* Task details:
Return the stretch of the court opinion from "UNITED STATES OF" through "Defendant-Appellant.", copied character for character.

Court Opinion

ID: 9915789
Source: CourtListenerOpinion
Date Created: 2024-01-08 17:00:43.237592+00
Date Added: 2024-06-11T13:20:00.613981
License: Public Domain

NOT FOR PUBLICATION                           FILED
                    UNITED STATES COURT OF APPEALS                        JAN 8 2024
                                                                      MOLLY C. DWYER, CLERK
                                                                       U.S. COURT OF APPEALS
                           FOR THE NINTH CIRCUIT

UNITED STATES OF AMERICA,                       No.    22-10022

                Plaintiff-Appellee,             D.C. No.
                                                3:18-cr-00019-LRH-CLB-1
 v.

STONEY PRIOR,                                   MEMORANDUM*

                Defendant-Appellant.

                   Appeal from the United States District Court
                            for the District of Nevada
                    Larry R. Hicks, District Judge, Presiding

                     Argued and Submitted December 8, 2023
                            San Francisco, California

Before: BRESS and JOHNSTONE, Circuit Judges, and MOSKOWITZ,** District
Judge.

      Stoney Prior appeals his convictions for two counts of second-degree murder

by an Indian in Indian Country, in violation of 18 U.S.C. §§ 1111(a) and 1153(a).

We have jurisdiction under 28 U.S.C. § 1291, and we affirm.

* Supplied material:
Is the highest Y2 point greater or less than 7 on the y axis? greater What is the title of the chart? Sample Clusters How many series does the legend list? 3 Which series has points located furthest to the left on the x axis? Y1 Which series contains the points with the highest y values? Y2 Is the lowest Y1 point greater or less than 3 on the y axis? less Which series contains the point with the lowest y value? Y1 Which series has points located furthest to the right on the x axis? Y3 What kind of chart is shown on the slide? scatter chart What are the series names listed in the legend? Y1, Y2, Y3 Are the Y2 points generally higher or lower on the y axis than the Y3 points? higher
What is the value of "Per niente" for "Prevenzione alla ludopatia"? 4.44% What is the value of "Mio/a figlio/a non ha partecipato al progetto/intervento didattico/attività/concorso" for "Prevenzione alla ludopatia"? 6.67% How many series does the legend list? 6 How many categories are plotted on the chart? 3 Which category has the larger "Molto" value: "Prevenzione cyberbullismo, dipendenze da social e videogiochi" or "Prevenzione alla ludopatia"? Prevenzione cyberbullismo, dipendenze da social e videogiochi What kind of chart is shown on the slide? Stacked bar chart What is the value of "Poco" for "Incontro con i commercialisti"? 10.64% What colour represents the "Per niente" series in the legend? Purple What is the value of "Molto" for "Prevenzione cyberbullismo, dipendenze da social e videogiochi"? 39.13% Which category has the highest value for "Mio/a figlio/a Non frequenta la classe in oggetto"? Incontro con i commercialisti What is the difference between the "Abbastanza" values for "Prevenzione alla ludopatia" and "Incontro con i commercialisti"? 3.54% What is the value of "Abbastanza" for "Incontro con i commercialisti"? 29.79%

* Expected answer:
UNITED STATES OF AMERICA,                       No.    22-10022

                Plaintiff-Appellee,             D.C. No.
                                                3:18-cr-00019-LRH-CLB-1
 v.

STONEY PRIOR,                                   MEMORANDUM*

                Defendant-Appellant.